Abstract
It has been recently proposed on the basis of psychophysical experiments that material categorization is less efficient than object categorization (Wiebel, Valsecchi & Gegenfurtner, VSS 2011). Here we set out to find electrophysiological evidence for the differential processing of material and object images measuring ERPs while subjects performed a Go/NoGo task on either material images (wood vs. stone) or object images (people vs. animals). Each of the four categories was used as a target and as a nontarget in eight alternating sessions. For each category we presented 80 images. Mean luminance and contrast were normalized. Object images were from the COREL database, whereas material images were taken by ourselves. The subject's task was to press a button as fast as possible if the image belonged to the target category and to suppress any response otherwise.

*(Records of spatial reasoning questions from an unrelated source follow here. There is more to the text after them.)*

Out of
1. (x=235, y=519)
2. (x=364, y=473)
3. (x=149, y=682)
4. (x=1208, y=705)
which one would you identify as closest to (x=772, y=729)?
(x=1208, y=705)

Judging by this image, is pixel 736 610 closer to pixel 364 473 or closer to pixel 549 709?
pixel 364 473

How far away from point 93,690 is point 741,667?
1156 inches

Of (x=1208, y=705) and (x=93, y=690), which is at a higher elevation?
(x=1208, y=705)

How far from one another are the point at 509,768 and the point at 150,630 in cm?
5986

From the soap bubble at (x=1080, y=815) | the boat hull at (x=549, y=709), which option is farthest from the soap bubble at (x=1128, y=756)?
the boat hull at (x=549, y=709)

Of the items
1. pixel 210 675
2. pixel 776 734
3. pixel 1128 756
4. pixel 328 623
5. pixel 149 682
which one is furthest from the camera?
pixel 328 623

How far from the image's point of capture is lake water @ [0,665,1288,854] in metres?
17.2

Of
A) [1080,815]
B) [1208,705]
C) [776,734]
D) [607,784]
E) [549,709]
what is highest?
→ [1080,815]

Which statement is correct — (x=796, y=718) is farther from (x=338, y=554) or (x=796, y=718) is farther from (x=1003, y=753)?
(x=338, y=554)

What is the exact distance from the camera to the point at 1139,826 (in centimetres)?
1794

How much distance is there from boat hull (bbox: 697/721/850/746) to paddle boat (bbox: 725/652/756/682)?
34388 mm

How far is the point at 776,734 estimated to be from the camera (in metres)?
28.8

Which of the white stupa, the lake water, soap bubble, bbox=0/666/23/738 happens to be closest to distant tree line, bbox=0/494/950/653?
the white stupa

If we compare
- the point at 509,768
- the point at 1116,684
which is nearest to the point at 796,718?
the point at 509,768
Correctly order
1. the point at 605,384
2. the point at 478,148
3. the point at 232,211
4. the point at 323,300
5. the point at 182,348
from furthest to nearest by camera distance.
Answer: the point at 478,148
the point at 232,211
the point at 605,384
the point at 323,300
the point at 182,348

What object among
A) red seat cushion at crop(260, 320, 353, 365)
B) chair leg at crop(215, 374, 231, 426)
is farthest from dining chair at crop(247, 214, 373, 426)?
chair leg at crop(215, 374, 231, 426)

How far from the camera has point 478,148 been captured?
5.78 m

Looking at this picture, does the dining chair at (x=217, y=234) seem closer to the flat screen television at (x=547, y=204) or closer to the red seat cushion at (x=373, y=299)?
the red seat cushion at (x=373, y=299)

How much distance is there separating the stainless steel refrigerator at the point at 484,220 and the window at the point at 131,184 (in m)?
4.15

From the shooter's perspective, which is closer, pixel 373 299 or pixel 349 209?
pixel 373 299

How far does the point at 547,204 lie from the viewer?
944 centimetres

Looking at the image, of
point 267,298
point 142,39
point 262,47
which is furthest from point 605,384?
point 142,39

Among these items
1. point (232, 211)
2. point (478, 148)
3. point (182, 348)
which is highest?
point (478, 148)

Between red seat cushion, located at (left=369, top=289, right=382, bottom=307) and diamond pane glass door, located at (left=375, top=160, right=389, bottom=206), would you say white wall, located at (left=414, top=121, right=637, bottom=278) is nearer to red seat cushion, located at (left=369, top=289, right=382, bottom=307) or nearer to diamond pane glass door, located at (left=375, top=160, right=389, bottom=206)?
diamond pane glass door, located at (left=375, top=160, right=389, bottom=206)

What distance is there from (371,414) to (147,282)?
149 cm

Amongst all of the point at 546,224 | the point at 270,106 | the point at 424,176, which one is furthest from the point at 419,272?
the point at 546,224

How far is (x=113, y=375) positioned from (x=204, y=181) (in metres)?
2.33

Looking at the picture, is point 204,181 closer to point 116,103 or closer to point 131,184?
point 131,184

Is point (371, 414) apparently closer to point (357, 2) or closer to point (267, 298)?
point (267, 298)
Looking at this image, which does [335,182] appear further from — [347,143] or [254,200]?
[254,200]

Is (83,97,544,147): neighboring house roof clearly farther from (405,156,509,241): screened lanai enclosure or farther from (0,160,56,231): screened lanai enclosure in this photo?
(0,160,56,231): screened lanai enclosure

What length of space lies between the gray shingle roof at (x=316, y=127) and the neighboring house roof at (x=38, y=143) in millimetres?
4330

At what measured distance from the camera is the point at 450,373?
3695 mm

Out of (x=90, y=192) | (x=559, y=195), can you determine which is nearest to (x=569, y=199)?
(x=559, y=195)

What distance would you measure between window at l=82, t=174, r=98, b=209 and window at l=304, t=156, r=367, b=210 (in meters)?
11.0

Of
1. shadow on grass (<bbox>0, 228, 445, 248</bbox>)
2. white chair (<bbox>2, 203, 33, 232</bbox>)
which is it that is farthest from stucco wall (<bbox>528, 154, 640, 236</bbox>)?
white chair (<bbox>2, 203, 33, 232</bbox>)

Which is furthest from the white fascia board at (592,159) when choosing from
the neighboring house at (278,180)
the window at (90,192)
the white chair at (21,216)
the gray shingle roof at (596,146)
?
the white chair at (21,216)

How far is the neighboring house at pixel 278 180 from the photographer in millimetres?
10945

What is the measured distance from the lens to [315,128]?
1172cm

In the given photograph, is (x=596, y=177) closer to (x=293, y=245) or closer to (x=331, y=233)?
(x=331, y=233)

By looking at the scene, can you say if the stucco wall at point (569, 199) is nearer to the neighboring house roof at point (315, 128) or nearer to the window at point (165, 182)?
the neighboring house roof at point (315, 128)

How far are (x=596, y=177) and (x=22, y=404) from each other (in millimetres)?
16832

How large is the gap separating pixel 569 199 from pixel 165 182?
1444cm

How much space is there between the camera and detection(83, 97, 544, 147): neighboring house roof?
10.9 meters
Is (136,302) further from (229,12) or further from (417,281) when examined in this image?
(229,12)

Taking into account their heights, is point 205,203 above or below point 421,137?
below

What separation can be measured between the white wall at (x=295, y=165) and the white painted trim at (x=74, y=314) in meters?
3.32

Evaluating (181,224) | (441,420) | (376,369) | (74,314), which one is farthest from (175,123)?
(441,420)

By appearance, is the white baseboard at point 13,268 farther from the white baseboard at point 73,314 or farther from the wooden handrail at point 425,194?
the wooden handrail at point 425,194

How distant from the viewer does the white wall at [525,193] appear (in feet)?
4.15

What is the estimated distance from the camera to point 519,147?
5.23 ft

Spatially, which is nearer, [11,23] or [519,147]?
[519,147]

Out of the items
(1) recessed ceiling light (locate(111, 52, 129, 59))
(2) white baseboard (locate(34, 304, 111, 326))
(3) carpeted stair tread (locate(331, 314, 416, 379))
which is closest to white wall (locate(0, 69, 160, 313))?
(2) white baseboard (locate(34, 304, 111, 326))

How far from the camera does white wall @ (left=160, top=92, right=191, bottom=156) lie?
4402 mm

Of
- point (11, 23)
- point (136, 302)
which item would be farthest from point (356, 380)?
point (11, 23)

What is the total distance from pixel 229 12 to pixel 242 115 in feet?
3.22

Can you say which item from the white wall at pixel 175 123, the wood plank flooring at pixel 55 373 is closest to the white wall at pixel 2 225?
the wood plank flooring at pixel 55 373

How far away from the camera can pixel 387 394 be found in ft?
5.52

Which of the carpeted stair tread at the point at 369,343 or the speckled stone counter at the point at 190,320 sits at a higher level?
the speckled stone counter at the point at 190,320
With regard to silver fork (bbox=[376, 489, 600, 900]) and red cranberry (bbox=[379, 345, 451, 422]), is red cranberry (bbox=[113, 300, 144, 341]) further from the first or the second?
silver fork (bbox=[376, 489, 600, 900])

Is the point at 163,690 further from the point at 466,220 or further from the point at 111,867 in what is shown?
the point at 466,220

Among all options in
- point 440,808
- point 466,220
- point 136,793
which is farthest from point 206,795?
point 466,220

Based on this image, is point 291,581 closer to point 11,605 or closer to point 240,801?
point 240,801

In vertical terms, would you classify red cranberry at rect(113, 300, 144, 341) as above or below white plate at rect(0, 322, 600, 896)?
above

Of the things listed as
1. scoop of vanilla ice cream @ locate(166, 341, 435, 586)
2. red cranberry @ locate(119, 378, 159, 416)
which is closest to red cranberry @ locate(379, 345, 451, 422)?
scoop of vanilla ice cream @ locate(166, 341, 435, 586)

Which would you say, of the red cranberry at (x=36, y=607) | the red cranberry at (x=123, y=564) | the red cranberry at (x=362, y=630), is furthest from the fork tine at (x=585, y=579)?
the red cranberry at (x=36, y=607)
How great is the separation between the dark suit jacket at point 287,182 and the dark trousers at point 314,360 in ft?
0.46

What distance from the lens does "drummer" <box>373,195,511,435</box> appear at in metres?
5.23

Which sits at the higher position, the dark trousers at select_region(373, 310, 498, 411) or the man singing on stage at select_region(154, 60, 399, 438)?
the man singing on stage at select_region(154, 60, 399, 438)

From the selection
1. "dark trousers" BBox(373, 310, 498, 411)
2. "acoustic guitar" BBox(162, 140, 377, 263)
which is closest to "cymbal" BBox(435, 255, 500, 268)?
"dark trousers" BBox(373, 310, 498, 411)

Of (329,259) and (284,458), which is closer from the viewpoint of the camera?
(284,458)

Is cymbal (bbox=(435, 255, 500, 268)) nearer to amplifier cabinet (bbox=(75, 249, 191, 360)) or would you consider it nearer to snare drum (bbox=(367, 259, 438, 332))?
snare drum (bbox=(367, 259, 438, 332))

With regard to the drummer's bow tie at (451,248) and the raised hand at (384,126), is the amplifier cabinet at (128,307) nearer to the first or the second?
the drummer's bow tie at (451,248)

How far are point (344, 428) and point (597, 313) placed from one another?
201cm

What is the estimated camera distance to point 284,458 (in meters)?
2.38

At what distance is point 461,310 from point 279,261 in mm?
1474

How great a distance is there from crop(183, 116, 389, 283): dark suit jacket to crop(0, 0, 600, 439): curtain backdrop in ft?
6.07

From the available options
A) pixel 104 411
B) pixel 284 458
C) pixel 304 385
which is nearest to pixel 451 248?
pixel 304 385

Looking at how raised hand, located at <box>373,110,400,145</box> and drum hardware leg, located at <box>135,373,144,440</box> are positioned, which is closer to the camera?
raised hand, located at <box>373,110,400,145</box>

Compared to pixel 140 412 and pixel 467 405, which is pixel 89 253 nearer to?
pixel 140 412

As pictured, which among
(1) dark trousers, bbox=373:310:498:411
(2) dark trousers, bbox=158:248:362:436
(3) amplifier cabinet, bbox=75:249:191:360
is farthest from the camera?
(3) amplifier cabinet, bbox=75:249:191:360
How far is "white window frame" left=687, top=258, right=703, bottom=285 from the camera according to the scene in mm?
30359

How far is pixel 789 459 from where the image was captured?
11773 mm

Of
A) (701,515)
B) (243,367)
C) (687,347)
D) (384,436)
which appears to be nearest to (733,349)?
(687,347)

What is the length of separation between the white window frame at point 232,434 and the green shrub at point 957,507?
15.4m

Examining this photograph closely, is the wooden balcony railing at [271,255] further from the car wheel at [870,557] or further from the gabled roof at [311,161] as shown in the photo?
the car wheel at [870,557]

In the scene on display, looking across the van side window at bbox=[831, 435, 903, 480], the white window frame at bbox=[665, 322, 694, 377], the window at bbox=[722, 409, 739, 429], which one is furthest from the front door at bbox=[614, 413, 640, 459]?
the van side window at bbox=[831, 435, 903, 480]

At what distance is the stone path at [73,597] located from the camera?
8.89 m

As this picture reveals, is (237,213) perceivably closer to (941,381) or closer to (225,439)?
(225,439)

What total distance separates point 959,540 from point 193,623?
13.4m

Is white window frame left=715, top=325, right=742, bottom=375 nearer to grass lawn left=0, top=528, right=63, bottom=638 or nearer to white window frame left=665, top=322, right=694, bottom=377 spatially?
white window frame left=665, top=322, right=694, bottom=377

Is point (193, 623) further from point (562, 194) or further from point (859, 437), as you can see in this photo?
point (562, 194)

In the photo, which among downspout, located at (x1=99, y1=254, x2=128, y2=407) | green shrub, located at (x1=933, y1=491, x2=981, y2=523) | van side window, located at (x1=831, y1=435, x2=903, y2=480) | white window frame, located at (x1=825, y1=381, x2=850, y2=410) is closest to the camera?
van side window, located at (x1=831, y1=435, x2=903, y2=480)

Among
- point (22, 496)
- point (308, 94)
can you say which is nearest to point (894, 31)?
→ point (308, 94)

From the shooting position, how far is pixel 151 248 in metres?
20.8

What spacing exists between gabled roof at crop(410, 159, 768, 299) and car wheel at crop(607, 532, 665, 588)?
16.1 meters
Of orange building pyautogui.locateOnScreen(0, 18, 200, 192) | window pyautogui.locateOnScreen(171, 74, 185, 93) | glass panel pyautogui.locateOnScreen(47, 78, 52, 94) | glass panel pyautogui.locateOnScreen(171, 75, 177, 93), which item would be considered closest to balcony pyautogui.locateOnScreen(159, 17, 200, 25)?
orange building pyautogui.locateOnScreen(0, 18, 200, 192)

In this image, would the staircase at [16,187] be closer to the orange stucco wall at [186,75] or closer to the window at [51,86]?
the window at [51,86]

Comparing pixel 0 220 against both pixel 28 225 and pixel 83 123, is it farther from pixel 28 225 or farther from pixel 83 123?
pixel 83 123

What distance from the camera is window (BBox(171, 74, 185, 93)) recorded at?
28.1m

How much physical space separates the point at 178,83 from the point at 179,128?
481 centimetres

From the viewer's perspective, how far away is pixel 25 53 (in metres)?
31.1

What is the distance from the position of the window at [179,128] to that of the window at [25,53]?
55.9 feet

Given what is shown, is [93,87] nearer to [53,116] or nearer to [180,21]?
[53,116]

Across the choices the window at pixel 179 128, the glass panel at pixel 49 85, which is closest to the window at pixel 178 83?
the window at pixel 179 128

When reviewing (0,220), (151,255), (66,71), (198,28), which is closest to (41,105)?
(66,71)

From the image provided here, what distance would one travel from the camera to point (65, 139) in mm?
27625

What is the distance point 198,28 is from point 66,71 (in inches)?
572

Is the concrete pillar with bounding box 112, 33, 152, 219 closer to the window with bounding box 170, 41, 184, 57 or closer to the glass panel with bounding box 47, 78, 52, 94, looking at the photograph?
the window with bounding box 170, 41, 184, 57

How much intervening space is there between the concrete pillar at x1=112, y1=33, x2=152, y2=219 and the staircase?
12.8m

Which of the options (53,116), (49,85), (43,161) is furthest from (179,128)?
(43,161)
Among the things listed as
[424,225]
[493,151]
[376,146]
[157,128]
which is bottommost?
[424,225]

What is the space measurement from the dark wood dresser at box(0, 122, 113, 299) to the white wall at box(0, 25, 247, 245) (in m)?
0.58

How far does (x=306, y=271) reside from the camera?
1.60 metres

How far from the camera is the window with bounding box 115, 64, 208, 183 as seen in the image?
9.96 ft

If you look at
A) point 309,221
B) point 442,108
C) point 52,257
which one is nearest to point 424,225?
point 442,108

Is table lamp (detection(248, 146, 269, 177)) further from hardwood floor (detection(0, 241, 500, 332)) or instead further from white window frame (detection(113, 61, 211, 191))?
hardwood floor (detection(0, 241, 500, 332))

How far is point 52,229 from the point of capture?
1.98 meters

The results showed that in line with previous findings, subjects responded significantly slower on material trials compared to objects trials (Adelson, Sharan & Rosenholtz, VSS 2011). Besides, the target effect (Go minus NoGo activity at frontal sites) which had been described for objects (Johnson & Olshausen, JOV 2003) was extended to materials. Furthermore, using a linear classifier we were able to decode each specific category independent of its target- status based on the spatial pattern of the ERPs. Go vs. NoGo trials could also be classified above chance. Crucially, we managed to classify material and object images as early as 110ms. Moreover, at this point in time we found the spatial distribution of weights assigned to each electrode in the material vs. object classification to be similar for Go and NoGo trials. This suggests differential processing of the low-level properties of material and object images independent of their target status very early in time.